So far, the majority of the published studies focused on FL bacterioplankton, thereby leaving the PA bacterial communities largely unexplored. The particulate fraction of bacterioplankton has proven challenging to comprehensive meta-omics characterization, due to its high complexity, presence of DNA/protein-binding polysaccharides, process-interfering substances and lack of (meta)genomic information on marine particles (e.g. Wöhlbrand et al., 2017b), despite the fact that information on marine metagenomes is constantly growing (reviewed by Mineta and Gojobori 2016; Alma’abadi et al., 2015). Previous experiments also indicate that a high abundance of eukaryotic proteins contributes to these challenges (Smith et al., 2017; Saito et al., 2019).
Our goal was therefore to establish a robust, reproducible and reliable pipeline enabling in-depth metaproteomics analyses of marine particles by testing different established protocols for their applicability for protein extraction from PA bacterioplankton in order to unravel the PA community’s specific contribution to polysaccharide decomposition in marine habitats. As stated above, heterotrophic microbial communities are supposed to be well equipped to metabolize algal high molecular weight substrates (Simon et al., 2002; Grossart, 2010). We thus hypothesize that these communities either differ taxonomically from their FL counterparts (as shown by Bizic-Ionescu et al. (2015)) and/or express different genes to adapt to the sessile life style and the availability of specific polysaccharides such as insoluble glycan fibres (as observed by Ganesh et al. (2014)). Moreover, we postulated that this adaption will mostly affect the expression of proteins involved in motility, adhesion, stress response as well as CAZymes together with appropriate sugar transporters. In order to test these hypotheses, a metaproteomics pipeline for marine particles was established and tested as a proof of concept on spring bloom samples collected in April 2009, for which the FL bacterial fraction had previously been characterized (Teeling et al., 2012).
Results and Discussion
Establishment of a metaproteomics pipeline for PA microbial communities
As stated above, the metaproteomics analysis of PA microbial communities is severely hampered by their high complexity, the presence of a large proportion of eukaryotic proteins, the sugary particle-matrix as well as the lack of (meta)genomic information on PA-specific pro- and eukaryotes (Wöhlbrand et al., 2017b; Saito et al., 2019). Whilst the metaproteomics analyses by Teeing et al. (2012) and Kappelmann et al. (2019) of FL bacterioplankton (harvested on 0.2 μm filters) sampled during spring blooms from 2009 to 2012 at “Kabeltonne” Helgoland resulted in the identification of several thousand protein groups, the PA microbial communities retained on 3 and 10 μm pore-sized filters emerged as difficult to analyse by the integrated metagenomic/metaproteomic approach employed at that time.

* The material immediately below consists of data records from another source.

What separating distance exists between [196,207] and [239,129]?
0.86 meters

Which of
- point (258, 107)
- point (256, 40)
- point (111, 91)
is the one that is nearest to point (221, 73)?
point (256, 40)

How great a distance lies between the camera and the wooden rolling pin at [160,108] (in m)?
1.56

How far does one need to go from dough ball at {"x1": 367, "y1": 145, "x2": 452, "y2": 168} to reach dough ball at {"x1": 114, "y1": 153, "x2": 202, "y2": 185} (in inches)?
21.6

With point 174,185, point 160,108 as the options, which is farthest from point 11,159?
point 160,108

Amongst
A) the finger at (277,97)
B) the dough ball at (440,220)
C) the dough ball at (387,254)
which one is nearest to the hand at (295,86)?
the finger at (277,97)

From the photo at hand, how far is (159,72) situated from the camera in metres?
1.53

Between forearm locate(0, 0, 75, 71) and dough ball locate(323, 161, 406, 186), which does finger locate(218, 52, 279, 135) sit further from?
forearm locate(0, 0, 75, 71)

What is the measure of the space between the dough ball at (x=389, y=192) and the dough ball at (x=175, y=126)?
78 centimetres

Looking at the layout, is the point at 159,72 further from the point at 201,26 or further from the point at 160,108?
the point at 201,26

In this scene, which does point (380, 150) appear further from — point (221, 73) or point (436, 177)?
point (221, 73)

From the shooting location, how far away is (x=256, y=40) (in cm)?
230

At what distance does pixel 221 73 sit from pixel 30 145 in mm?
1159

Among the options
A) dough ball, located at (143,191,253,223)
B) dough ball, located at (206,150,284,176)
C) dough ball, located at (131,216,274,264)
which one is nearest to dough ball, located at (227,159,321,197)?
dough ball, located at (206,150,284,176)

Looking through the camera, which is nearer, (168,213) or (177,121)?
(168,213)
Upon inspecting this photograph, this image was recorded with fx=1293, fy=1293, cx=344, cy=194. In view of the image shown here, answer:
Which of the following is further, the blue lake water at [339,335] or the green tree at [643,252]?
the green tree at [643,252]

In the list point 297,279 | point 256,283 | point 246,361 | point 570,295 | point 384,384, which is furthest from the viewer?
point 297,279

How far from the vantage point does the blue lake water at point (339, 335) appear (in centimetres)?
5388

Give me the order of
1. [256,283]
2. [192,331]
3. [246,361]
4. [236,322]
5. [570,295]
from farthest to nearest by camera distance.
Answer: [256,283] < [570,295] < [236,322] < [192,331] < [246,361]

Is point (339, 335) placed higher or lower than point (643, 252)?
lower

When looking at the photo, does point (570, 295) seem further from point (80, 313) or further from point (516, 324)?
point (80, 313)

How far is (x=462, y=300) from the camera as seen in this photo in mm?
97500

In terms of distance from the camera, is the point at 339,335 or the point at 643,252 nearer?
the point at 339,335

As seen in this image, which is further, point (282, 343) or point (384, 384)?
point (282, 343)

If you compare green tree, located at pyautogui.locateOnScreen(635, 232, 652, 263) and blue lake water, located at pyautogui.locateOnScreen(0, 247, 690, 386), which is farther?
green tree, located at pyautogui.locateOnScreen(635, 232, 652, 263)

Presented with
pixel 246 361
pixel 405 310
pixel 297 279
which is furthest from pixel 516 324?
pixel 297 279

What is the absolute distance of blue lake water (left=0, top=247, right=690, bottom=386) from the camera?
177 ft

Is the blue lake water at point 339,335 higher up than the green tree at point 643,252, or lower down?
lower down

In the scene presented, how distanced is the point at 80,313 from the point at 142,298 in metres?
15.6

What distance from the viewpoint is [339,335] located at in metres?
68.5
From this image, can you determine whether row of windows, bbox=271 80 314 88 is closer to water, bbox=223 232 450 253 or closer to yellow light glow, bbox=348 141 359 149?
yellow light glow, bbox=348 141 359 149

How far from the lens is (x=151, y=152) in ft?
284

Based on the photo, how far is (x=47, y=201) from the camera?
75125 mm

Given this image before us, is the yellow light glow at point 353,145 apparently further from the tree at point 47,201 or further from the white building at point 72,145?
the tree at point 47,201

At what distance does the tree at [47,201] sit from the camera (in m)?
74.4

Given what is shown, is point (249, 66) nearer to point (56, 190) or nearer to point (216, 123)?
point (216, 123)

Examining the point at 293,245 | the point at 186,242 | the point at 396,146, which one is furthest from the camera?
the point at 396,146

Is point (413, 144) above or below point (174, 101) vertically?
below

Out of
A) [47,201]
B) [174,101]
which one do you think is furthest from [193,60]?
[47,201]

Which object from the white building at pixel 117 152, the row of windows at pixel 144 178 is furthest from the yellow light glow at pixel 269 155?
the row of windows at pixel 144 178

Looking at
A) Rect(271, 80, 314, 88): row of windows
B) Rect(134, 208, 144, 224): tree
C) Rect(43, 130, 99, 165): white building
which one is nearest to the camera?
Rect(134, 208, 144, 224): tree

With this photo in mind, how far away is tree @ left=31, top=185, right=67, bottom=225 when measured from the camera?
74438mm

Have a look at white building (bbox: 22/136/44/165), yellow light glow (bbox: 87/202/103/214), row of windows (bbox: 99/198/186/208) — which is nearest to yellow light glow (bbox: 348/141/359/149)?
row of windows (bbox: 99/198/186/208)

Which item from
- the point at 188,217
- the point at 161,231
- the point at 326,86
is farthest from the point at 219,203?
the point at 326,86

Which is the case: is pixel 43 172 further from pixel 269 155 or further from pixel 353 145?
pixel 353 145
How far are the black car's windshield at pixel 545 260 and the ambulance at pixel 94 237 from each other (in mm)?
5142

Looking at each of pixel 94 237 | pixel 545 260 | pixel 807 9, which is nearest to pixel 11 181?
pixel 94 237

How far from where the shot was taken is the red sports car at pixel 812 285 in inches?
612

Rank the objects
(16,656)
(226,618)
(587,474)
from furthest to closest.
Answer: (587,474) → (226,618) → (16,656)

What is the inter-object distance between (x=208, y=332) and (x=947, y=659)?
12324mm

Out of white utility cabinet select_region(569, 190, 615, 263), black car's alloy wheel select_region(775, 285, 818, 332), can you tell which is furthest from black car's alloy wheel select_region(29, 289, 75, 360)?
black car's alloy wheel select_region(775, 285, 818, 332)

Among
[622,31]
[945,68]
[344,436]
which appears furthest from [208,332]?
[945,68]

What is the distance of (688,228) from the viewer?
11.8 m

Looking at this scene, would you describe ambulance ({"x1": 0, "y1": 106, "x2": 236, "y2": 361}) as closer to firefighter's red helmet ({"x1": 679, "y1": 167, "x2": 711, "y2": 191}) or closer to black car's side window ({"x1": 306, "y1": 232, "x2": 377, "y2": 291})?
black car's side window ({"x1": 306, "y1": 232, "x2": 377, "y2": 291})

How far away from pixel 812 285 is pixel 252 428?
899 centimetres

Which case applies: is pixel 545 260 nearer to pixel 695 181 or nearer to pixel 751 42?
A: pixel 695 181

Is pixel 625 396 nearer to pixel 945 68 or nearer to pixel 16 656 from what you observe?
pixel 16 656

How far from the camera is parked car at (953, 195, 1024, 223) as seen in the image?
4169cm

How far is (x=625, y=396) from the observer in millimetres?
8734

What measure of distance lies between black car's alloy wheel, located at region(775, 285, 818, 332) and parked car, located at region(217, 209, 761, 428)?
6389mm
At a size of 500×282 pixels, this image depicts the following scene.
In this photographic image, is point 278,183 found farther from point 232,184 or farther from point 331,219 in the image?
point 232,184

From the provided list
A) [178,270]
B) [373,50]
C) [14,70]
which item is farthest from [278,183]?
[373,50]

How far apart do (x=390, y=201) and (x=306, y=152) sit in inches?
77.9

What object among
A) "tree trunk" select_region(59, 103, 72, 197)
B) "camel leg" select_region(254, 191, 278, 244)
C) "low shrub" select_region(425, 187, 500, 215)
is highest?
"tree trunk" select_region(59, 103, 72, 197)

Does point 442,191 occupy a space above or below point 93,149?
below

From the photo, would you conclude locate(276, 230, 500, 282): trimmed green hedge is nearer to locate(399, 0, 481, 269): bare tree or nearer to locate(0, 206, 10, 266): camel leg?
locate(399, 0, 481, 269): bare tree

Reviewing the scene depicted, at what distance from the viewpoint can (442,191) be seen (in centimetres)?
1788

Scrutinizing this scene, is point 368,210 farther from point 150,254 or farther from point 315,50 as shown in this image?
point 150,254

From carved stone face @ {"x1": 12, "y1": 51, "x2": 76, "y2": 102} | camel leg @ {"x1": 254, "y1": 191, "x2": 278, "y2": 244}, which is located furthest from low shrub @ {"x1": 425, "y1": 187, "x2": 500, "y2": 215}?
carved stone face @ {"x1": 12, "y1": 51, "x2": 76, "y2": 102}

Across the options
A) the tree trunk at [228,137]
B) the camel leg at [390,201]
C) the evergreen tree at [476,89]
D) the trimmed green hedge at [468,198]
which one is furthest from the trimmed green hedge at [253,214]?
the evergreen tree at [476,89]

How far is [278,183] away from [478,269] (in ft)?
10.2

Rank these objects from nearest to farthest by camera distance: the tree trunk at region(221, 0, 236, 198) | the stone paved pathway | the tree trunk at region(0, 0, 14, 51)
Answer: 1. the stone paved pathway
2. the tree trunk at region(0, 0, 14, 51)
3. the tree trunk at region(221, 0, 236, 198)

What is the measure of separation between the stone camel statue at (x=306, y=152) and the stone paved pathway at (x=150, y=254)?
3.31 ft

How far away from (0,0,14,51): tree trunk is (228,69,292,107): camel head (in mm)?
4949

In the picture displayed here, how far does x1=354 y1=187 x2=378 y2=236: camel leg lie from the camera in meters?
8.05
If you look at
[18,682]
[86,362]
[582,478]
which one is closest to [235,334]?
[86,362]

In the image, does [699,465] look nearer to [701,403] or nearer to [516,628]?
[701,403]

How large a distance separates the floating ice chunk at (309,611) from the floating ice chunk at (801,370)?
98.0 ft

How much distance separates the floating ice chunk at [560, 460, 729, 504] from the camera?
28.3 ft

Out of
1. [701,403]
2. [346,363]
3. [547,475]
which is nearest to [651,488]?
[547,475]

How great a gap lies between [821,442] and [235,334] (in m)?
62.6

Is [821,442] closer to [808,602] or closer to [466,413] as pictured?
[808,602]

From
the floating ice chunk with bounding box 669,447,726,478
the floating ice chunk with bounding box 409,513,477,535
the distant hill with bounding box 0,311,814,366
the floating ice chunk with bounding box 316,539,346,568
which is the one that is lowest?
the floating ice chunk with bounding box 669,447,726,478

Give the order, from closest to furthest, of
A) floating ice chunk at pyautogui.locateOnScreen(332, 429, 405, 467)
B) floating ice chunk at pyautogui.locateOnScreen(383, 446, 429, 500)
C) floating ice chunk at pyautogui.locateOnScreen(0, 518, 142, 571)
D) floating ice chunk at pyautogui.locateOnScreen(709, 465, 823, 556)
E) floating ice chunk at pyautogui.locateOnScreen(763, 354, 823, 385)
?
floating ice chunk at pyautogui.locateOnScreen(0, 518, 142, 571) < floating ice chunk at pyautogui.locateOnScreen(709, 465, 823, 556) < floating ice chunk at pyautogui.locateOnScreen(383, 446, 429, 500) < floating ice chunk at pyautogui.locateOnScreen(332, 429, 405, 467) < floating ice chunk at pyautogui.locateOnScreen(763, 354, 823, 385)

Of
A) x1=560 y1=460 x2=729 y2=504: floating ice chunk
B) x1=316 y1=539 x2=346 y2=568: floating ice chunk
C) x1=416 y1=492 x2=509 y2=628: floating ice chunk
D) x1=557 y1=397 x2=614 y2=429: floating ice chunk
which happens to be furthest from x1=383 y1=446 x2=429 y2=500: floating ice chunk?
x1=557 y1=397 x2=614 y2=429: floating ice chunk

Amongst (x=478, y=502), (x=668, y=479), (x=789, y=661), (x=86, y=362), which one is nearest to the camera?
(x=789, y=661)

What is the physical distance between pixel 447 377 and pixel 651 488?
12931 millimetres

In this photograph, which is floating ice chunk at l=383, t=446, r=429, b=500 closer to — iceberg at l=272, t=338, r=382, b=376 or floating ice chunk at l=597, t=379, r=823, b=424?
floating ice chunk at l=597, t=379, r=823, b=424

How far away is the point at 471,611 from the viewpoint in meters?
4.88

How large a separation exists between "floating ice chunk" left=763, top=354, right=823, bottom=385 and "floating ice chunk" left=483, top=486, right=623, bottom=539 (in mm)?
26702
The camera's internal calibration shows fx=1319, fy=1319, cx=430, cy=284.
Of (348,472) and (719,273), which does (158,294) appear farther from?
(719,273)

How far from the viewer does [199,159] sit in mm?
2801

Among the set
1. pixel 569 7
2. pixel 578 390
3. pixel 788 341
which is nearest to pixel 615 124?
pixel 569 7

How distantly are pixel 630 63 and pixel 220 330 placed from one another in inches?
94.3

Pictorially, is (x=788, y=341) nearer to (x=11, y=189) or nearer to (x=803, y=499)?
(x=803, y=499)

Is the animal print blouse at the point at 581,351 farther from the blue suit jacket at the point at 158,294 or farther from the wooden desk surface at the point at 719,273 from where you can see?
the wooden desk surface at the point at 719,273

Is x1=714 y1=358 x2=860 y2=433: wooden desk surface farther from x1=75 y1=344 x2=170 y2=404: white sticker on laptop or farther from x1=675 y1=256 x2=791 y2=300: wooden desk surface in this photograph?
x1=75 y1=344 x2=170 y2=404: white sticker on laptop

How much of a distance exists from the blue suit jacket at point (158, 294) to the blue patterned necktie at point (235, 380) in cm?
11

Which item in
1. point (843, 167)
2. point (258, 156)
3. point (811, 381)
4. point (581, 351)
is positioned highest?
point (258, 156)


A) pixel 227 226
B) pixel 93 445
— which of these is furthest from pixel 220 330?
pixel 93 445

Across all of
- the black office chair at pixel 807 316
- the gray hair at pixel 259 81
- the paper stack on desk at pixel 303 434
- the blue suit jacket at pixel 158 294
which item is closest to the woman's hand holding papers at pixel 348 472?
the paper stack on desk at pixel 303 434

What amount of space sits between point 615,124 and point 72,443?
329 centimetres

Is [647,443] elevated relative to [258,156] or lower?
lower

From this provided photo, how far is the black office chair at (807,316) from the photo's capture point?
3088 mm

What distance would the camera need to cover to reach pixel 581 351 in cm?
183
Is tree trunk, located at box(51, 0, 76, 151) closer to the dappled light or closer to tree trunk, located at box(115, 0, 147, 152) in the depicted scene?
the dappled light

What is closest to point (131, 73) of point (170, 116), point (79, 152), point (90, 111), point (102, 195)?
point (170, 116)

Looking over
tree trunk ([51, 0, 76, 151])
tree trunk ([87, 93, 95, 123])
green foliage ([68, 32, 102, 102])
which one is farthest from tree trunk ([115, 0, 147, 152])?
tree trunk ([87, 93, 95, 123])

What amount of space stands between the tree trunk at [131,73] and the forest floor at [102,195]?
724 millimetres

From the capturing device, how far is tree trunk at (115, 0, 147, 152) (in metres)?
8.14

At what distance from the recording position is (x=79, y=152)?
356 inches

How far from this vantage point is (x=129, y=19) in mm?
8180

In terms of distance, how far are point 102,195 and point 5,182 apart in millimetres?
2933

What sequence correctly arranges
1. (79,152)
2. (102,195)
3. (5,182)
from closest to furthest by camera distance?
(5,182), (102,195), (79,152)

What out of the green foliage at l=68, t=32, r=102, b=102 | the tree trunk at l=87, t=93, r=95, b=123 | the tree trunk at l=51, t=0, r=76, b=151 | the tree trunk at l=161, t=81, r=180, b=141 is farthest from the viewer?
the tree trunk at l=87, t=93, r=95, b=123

We thus aimed to develop a suitable and effective metaproteomics pipeline for in-depth analyses of taxonomic composition and functionality of marine PA microbial communities. To this end, six different well-established protein extraction protocols for various particulate samples were tested using biomass from 3 μm and 10 μm pore-sized filters (assigned as PA fraction) of the MIMAS bio-archive (www.mimas-project.de) covering different stages of the bloom, which had been collected in 2009 during the spring phytoplankton bloom sampling campaign by Teeling et al. (2012). Moreover, various MS sample preparation protocols and different protein sequence databases were evaluated.
Protein extraction
Efficient protein extraction is a crucial step for successful metaproteomics analyses of the microbial communities. In a first step, we therefore tested five different protein extraction methods that employ different strategies and that were already successfully applied for metaproteome analyses of microbial communities from different environments, i.e. sewage sludge (phenol extraction; Kuhn et al., 2011), leaf litter (SDS-TCA; Schneider et al., 2012), stream hyporheic biofilms (SDS-acetone; Hall et al., 2012), hypersaline microbial mats (bead beating; Moog, 2012), and soil (freezing and thawing; Chourey et al., 2010; Thompson et al., 2008). In addition, the commercially available TRI-Reagent® (Sigma Aldrich) for simultaneous isolation of RNA, DNA and proteins was tested (Table 1). Filter samples used for protocol evaluation originated from several sampling dates in the 2009 spring bloom sampling campaign (9th of February, 7th of April, 21st of April, and 16th of June 2009). Filters were cut into pieces and subjected to the respective extraction protocol (Fig. 1A). Total protein amounts extracted from the filters by each of the applied methods were quite variable. Highest protein yield as determined by the Pierce™ BCA Protein Assay and 1D SDS-PAGE was obtained using the SDS-acetone or bead beating approach (Table 1; Fig. 1B). In conclusion, SDS-acetone- and bead beating-based protocols turned out to be most efficient for protein extraction from particles and were therefore used for optimizing the downstream MS sample preparation procedure.
MS sample preparation
Total protein was extracted by the SDS-acetone and bead beating method from filters collected on 28th of April 2009 and separated by 1D SDS-PAGE (Fig. 1B). Even though MS sample preparation via GeLC MS/MS is more time-consuming compared to 1D or 2D-LC approaches, it has been proven valuable to purify protein extracts and remove polymeric contaminants (e.g. Lassek et al. 2015; Keiblinger and Riedel, 2018) and yields comparable results as LC-based peptide fractionation (Hinzke et al., 2019). To determine whether an increase in the total number of individual gel sub-fractions will lead to more protein identifications, gel lanes were cut in either 10 or 20 equal-sized fractions, proteins were in gel trypsin-digested and the resulting peptides were subjected to LC-MS/MS analysis. Moreover, we tested whether reduction and alkylation of the proteins prior to tryptic digestion increased protein identification rates (Fig. 1B). Searching the acquired spectra in the so far available 0.2 μm 2009 (MIMAS) database (Teeling et al., 2012) revealed that the best results (Fig. 1B, Fig. S1) were obtained by higher fractionation (20 gel pieces) without reduction and alkylation.
Optimizing databases
Metagenomic sequencing, assembling and annotation of FL (0.2 μm pore-sized filters) and PA (3 and 10 μm pore-sized filters) fractions of water samples collected during the Helgoland spring bloom 2009 was performed in parallel to the optimization of the metaproteomics protocol (for details see experimental procedures). Unfortunately, the coverage and quality of the metagenome sequences of the large particulate fraction (10 μm pore-sized filters) was not sufficient to be correctly assembled, annotated and translated. Thus, the metagenomic database used for subsequent database searches was only composed of sequences of FL bacteria (0.2 μm pore-sized filters) and microbial communities present in the medium particulate fraction (3 μm pore-sized filters).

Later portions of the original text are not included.